Oj, przypominają się mi się początki szosowania (o tu można przeczytać) (jest śmiesznie, klikajcie). Strach przed ciężarówkami, nieprzewidywalni kierowcy, niezdecydowani ludzie. Teraz z Czesławem jeszcze bardziej trzymam się zasady, że żadnym poboczem. Prawie środkiem jadę – tylko w ten sposób uniknąć można spychania na brzeg drogi oraz wymuszeń pierwszeństwa ze strony większych. Z wiatrem też nic się nie zmieniło – nadal cały czas w mordę i to bardzo. W zasadzie to wieje mocniej niż na szosie, a im szybciej jadę, tym te opory większe – w sumie to logiczne, ale i tak byłam zaskoczona :) Gdy osiągnę maksimum swych możliwości to jak nic urwie mi głowę na tym rowerze…
Z kaskiem też wszystko po staremu, wciąż jestem miss.
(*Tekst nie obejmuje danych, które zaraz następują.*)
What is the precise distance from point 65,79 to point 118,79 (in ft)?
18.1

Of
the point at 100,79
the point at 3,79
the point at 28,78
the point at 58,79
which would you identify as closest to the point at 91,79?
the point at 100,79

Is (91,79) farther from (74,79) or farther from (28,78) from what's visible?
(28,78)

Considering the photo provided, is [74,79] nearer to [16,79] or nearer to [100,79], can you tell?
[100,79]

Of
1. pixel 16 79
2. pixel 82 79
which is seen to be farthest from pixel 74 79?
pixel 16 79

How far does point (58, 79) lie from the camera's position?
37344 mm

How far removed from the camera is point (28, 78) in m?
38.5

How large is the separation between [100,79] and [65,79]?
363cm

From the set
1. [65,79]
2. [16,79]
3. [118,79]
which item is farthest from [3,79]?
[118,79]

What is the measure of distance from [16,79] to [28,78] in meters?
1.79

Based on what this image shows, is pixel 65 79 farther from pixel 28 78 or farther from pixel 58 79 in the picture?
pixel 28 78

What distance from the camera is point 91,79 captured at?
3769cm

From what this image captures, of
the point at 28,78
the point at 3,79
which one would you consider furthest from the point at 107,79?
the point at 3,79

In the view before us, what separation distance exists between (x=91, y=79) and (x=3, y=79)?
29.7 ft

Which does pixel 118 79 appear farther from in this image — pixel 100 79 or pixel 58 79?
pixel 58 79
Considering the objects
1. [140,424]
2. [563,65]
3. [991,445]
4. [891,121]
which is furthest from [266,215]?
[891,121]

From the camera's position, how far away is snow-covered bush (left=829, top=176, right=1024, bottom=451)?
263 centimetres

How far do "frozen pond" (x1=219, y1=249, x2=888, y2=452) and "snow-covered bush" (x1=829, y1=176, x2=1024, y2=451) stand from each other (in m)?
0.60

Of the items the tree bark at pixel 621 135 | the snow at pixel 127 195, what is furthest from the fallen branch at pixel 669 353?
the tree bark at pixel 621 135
I choć może nie mam tej autostrady na wyłączność, gdzie mogłabym sobie sama śmigać bez żadnych zewnętrznych utrudnień, tak jednak szczególnie teraz doceniam to, gdzie mieszkam i gdzie mogę kręcić. Pięć kilometrów luźnej jazdy i już jestem za miastem, na w miarę pustych drogach, z dobrym asfaltem i pięknymi widokami. Są też wprawdzie górki, których pokonywanie na czasówce jest doznaniem szczególnym (acz wykonalnym), ale absolutnie nie pomniejsza to kolarskich walorów mojej okolicy. Normalnie uwielbiam! Oraz szczerze współczuję, tym którzy nie mają.
A jak nie wydarzy się nic niespodziewanego oraz nie nastąpi nagły atak zimy, to już za niecały miesiąc śmigać będę (z Messim wprawdzie, nie z Czesławem) w Alpach o tu.